Checking whether the application is running as nobody or not?

Since, our application is not running as root, even if the application is vulnerable to command injection, they will not be able to delete all the content of the / filesystem as USER nobody do not have that privilege.

Note: There are other ways that command injection can be used to exploit the system even if the container is running as low privileged user.

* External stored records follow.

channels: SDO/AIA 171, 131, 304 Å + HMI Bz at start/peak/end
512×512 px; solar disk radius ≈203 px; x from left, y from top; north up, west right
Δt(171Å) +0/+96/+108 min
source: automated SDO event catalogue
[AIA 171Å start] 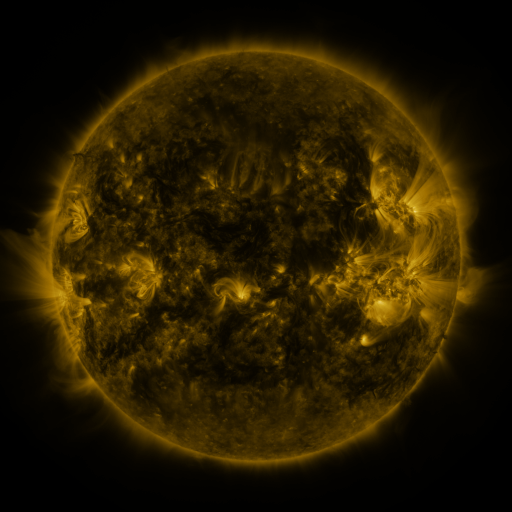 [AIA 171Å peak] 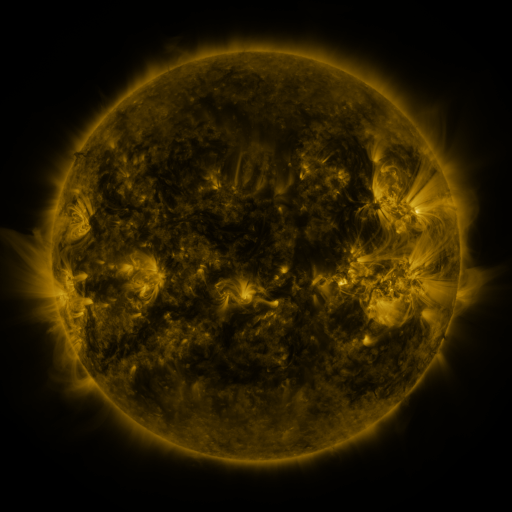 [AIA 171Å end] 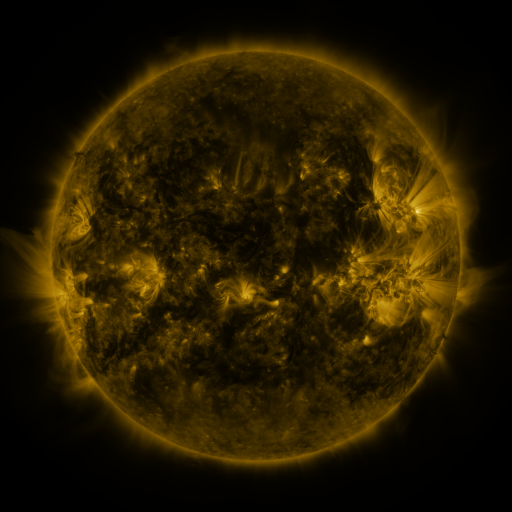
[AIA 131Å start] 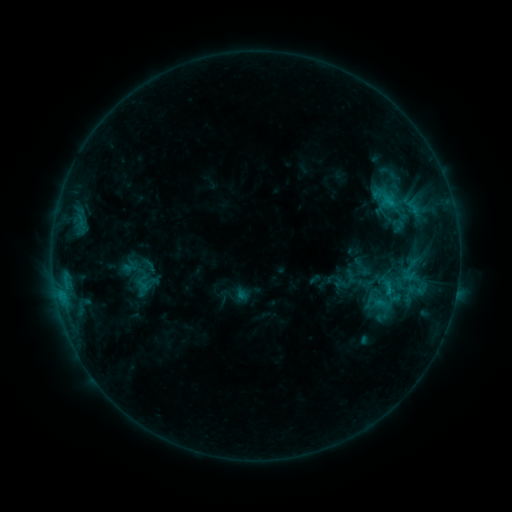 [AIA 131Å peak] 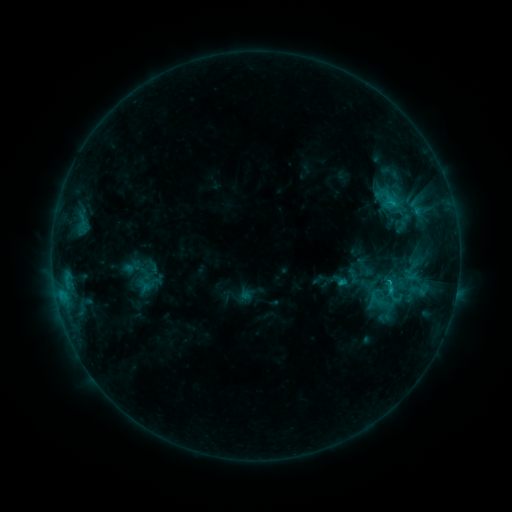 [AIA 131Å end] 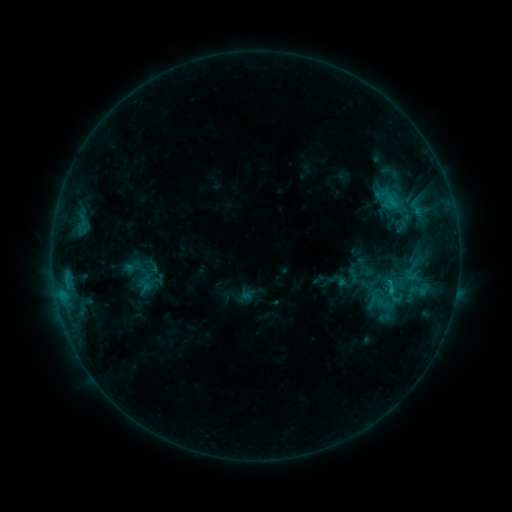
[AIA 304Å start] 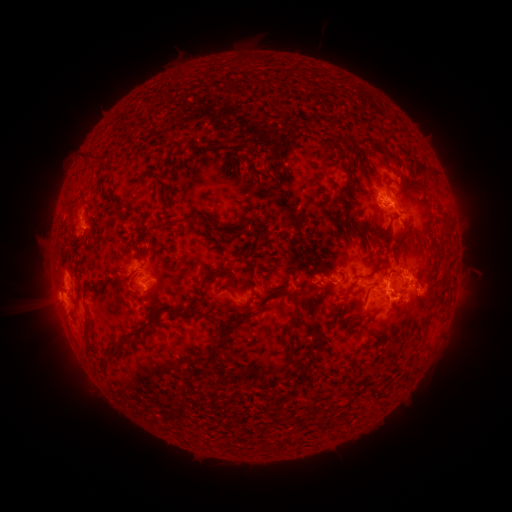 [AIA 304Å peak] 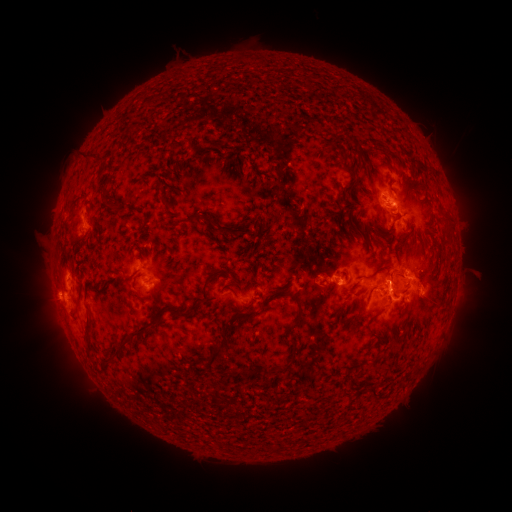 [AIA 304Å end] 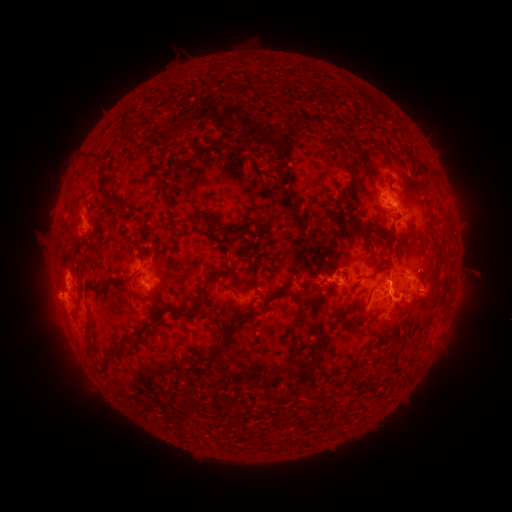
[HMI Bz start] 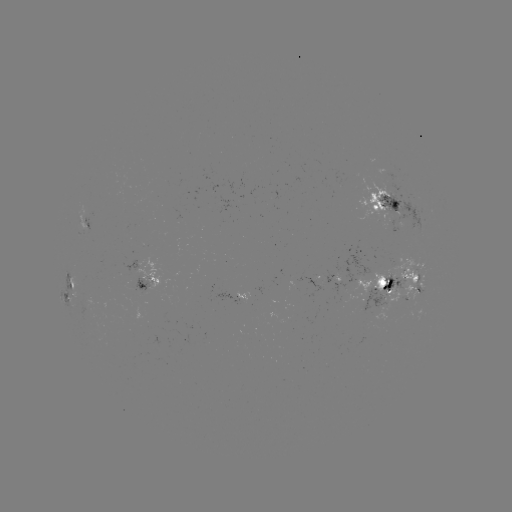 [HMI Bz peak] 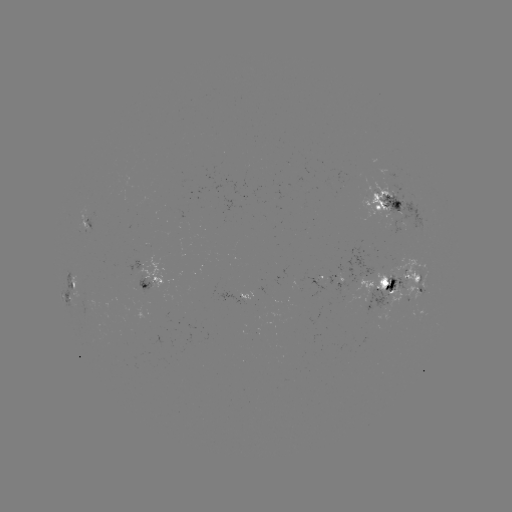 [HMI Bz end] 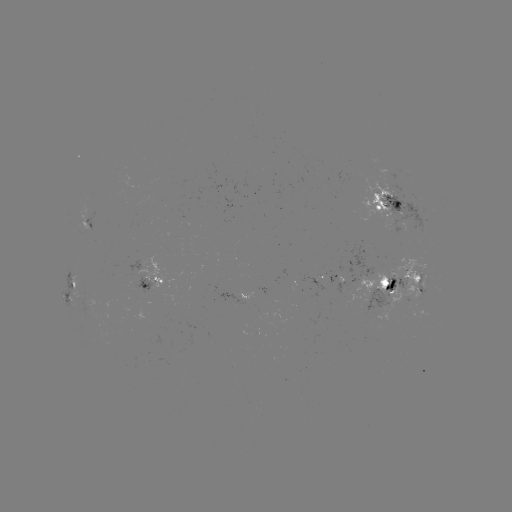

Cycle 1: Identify emerging-flux region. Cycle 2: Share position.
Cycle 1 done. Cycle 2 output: [383, 290].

Let us validate if the container is running as USER nobody or not.

╭─ubuntu@shishir ~/
╰─$ kubectl exec test-d6dbc55cf-2stdb -- id
uid=65534(nobody) gid=65534(nobody)

And indeed the container is running as nobody. Since this is an alpine image, we are running as user nobody. You might not find this user if you are using image created from other distro. For eg. If the base image is debain based, you might find www-data user which is usually used to run the web servers. If you are confused on which user to use, you can always create a new user which you are building the image using Dockerfile. But make sure you do not provide an extra privilege to the newly created user.

To demonstrate the difference, I have removed the following 3 lines from our Dockerfile.

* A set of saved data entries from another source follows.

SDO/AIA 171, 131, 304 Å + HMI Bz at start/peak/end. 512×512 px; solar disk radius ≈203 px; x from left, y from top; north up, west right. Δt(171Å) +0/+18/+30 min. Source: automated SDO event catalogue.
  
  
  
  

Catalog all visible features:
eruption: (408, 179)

RUN chown -R nobody:nobody /app
RUN chmod 700 -R /app
USER nobody

Now the updated Dockerfile will be:

FROM python:3.7-alpine

RUN apk update && apk upgrade

COPY . /app
WORKDIR /app

ENV FLASK_DEBUG=1
ENV FLASK_APP=main.py

RUN pip3 install -r requirements.txt

CMD ["flask","run", "--host=0.0.0.0","--port=8000"]

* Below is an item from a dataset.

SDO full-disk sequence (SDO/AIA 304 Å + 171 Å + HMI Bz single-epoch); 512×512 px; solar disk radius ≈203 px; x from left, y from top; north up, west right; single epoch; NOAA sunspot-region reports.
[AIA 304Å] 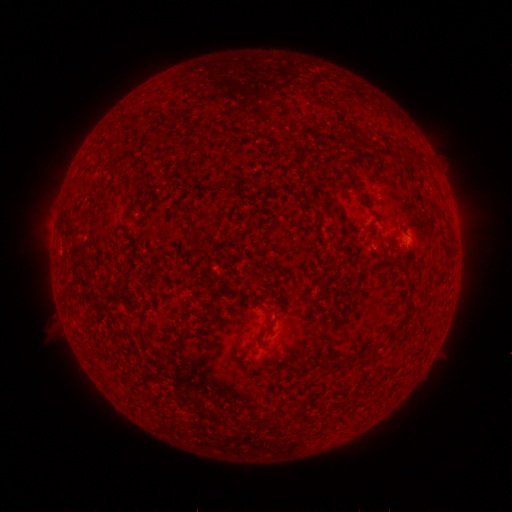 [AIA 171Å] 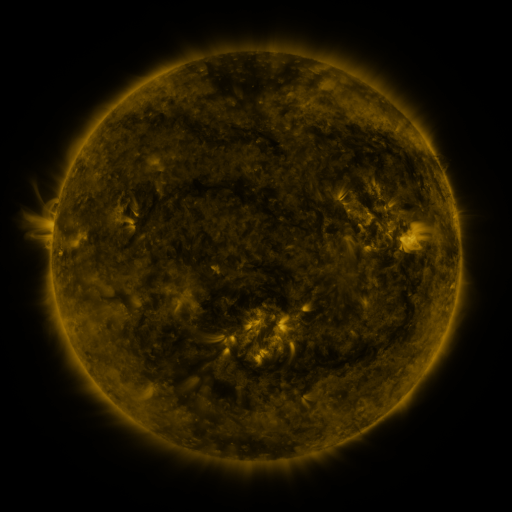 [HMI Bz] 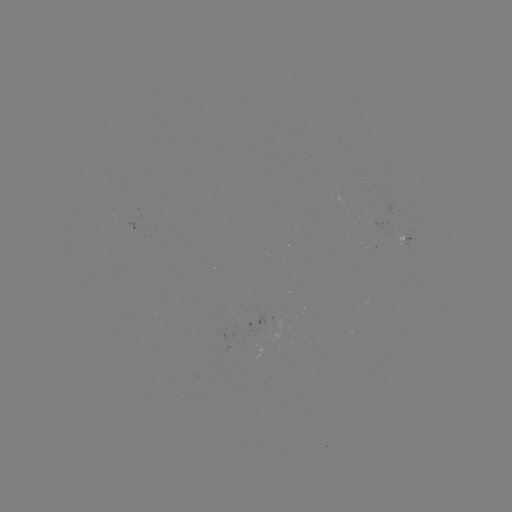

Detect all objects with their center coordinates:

I have built the image and pushed it to dockerhub. Please reference the image on your deployment using shishirsub10/k8s-security-demo:root tag.

Let us update the image on our deployment. You can either edit the deploy.yaml file or run the following inline command.

╭─ubuntu@shishir ~/ 
╰─$ kubectl set image deployment/test test=shishirsub10k8s-security-demo:root

Now the flask application should be running with the privileges of a root user.

╭─ubuntu@shishir ~/ 
╰─$ kubectl exec test-76bf98555c-99fxm -- id 
uid=0(root) gid=0(root) groups=0(root),1(bin),2(daemon),3(sys),4(adm),6(disk),10(wheel),11(floppy),20(dialout),26(tape),27(video)

We can clearly see the difference on the privileges.

Even if the docker image was created with privileged(root) user, we can use security contexts to run the application inside the pod as low privileged user.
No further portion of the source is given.